Australian Eagle Asset Management’s chief investment officer Sean Sequeira is more cautious.
He says much of the predicted rise in consumer spending has already been factored into the market’s recent surge.
He says it will be the flow of company updates that will more determine the direction of the market.
“People are seeing well past the end of the lockdown phase now and want to know if companies have improved their outlooks from when they pulled guidance,” Mr Sequeira said
Mr Sequiera said he understood why the market had rallied so hard since hitting a nadir on March 23 but questioned whether the subsequent 30.7 per cent rise was too much, too soon.
“We think the rally may have got a little bit ahead of itself … I wouldn’t be surprised if we saw a bit of a consolidation phase from here,” he said.
“We can understand the reasons why the markets will continue to go up, but now I think we need confirmation as to where we expect earrings to come by in the next year or so, not just the next six months.”
Profit taking capped gains at the end of an extraordinary week for the ASX where five straight weeks of gains accelerated amid a catch-up rally for the unloved banking sector.
Despite slipping on Friday, the financials added 11.1 per cent for the week and the wider ASX 200 4.7 per cent.

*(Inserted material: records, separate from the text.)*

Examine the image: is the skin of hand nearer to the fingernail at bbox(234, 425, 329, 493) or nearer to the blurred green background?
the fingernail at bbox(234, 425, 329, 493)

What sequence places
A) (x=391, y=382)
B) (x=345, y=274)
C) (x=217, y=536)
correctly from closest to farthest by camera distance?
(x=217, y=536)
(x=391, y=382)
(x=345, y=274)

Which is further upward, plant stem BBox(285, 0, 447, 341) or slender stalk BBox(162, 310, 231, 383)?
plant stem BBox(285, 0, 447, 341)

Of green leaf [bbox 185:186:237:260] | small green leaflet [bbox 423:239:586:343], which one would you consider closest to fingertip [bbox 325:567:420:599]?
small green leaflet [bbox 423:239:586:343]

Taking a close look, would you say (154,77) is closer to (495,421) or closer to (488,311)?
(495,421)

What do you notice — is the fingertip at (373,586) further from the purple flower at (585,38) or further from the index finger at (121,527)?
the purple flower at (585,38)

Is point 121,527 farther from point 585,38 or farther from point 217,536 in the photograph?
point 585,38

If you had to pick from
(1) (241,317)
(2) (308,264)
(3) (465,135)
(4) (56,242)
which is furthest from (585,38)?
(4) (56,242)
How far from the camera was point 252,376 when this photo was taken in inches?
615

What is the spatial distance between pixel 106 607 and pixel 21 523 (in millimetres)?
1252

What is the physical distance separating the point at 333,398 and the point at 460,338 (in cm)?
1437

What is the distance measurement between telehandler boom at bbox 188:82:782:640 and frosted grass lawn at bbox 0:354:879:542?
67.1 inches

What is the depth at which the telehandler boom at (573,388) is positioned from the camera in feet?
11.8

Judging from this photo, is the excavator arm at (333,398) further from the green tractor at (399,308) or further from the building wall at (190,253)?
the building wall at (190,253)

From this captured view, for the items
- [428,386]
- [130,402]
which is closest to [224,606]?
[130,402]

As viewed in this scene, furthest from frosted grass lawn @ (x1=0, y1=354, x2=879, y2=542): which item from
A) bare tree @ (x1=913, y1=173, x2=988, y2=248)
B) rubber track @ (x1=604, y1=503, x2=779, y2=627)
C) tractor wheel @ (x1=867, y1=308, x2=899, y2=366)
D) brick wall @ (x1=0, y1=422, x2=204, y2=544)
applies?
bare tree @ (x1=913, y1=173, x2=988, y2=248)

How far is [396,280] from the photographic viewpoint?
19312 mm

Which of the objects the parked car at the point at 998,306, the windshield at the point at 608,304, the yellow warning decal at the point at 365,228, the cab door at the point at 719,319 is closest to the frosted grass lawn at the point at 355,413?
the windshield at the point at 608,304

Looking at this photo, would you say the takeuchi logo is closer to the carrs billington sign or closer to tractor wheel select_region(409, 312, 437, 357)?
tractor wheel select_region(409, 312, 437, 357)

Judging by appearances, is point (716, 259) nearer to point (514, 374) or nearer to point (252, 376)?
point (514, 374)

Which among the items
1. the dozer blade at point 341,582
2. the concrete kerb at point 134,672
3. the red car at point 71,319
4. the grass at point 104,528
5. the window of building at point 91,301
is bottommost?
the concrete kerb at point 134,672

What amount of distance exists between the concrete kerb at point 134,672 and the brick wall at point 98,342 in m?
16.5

The week ahead is littered with economic data that would usually prove crucial to market sentiment, but which analysts say has mostly been priced in.
March quarter GDP figures and April building approvals are due on Wednesday, and a full read on April retail trade will be revealed on Thursday, along with the month’s international trade.
Analysts will be looking for colour from the Reserve Bank board meeting on Tuesday but the cash rate is not expected to shift from its current record low 0.25 per cent.